Swimming is your favorite sport. In this article, we will explore a few ways to complement your routine at home or on vacation if you do not have access to a pool, or if you just want to step up to the next level.
Mental training: A strong body is important, but a strong mind is arguably even more so. The Tokyo Olympics definitively showcased the importance of mental training both ways. The strong mind and resilience of these athletes was often amazing, but under pressure, if you do not feel good in your mind it is very hard to perform. Even at the lowest level, your mind set is key. Starting a fitness program might be a helpful way to get out of a crisis, but you need first to acknowledge and recognize the problem, and have your mind ready to deal with it. It might be useful to utilize any resources available to you (from apps, to books, to counselors, to friends) to get your mind on track. Learning how to calm our mind, breathe and be positive can only help.
Dryland training: Dryland training does not mean two hours of heavy lifting in the gym every other day. Swimmers mostly need flexibility and mobility. Being able to move through the correct motion of a stroke is the first step to mastering it. However, we cannot properly execute those movements without a full range of motion. Use this time at home to work on increasing flexibility and mobility in areas like your shoulders, back, and ankles that are crucial to success in swimming. For resistance training, those elastic bands are great for simulating the feel of the water, and can be great visual aids to train the different strokes. For core training, a yoga ball offers a multitude of simple exercises which will engage your core muscles and improve your balance on the water.
Cardio training: Endurance is often the first thing to go during a period of downtime, and is a difficult and lengthy process to build back up again. Don’t we all know that after those pool closures last year! Because of this, maintaining an effective cardio schedule is crucial. Most of us build our endurance in the pool, but if not available, running, cycling, climbing stairs, staying active should be enough to maintain endurance during your time off.
Posture: Very few people have perfect posture, and most don’t realize the importance of good posture for swimmers. Good swimming is all about being in perfect alignment from your head to your toes. Schedule a small chunk of time each day to focus on making improvements and you will be astounded by the results.
Sleep: Between juggling with all the chores and commitments of a fully life, it can be hard to get the full-night’s rest you need to perform at your best. Make sure to create good bedtime habits, and sometimes give priority to sleep over more activities and even going to workouts.

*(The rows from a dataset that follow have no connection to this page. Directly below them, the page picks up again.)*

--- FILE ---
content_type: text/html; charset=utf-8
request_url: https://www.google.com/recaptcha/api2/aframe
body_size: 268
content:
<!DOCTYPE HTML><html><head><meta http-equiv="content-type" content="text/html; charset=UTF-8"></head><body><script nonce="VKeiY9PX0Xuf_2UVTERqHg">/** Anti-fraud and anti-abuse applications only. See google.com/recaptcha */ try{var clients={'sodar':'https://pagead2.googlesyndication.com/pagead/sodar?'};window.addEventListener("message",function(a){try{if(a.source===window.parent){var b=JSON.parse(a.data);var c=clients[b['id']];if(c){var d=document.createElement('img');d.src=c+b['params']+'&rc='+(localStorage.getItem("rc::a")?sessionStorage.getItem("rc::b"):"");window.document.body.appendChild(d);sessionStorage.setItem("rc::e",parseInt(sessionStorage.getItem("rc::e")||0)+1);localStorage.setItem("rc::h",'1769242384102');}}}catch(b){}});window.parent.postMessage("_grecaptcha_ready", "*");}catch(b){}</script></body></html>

Nutrition: Nutrition is often the hardest part of any sport to nail, as it does require some preparation and planning for before, during and after workouts to prevent nutrient deficiencies and optimize performance. On our website under the section “Swimmer Resources and Webinar”, there is a link to listen to the Kirsten Lauritzen webinar which she gave in May, on how to optimize your nutrition to be ready to perform at your best. https://zoom.us/rec/share/5GAti-udGMqN4QeNIcDZelj51RltUXB8i4YEdjlCHBfRA02NUIAG1fs39Rs-HlPR.8Umb1A3aoS51kiCK. Dr. Kirstin Lauritzen is a Master Swimmer with the Oregon Tankers, and holds a Masters in Human Nutrition and Functional Medicine. It is worth listening to. It can be hard to find time during your regularly scheduled busy life to think about and plan the perfect meals to fuel yourself for success, but why not experiment with finding the most optimal food combinations for YOU?
Video Review: Whether this means watching video of yourself swimming or that of swimmers with “perfect” form, video review can be a powerful tool for swimmers to get that extra little bit of understanding they need to make a correction really click. Have you been watching the Olympics? Did you get some pointers from those under, above, sideways footages of the swimmers in all strokes? I did.
Keep swimming and maybe incorporate a few of those additional tips in your home routine. You might have to experiment with what works best for you and your lifestyle. Everybody is different and, as always, it must be enjoyable to YOU.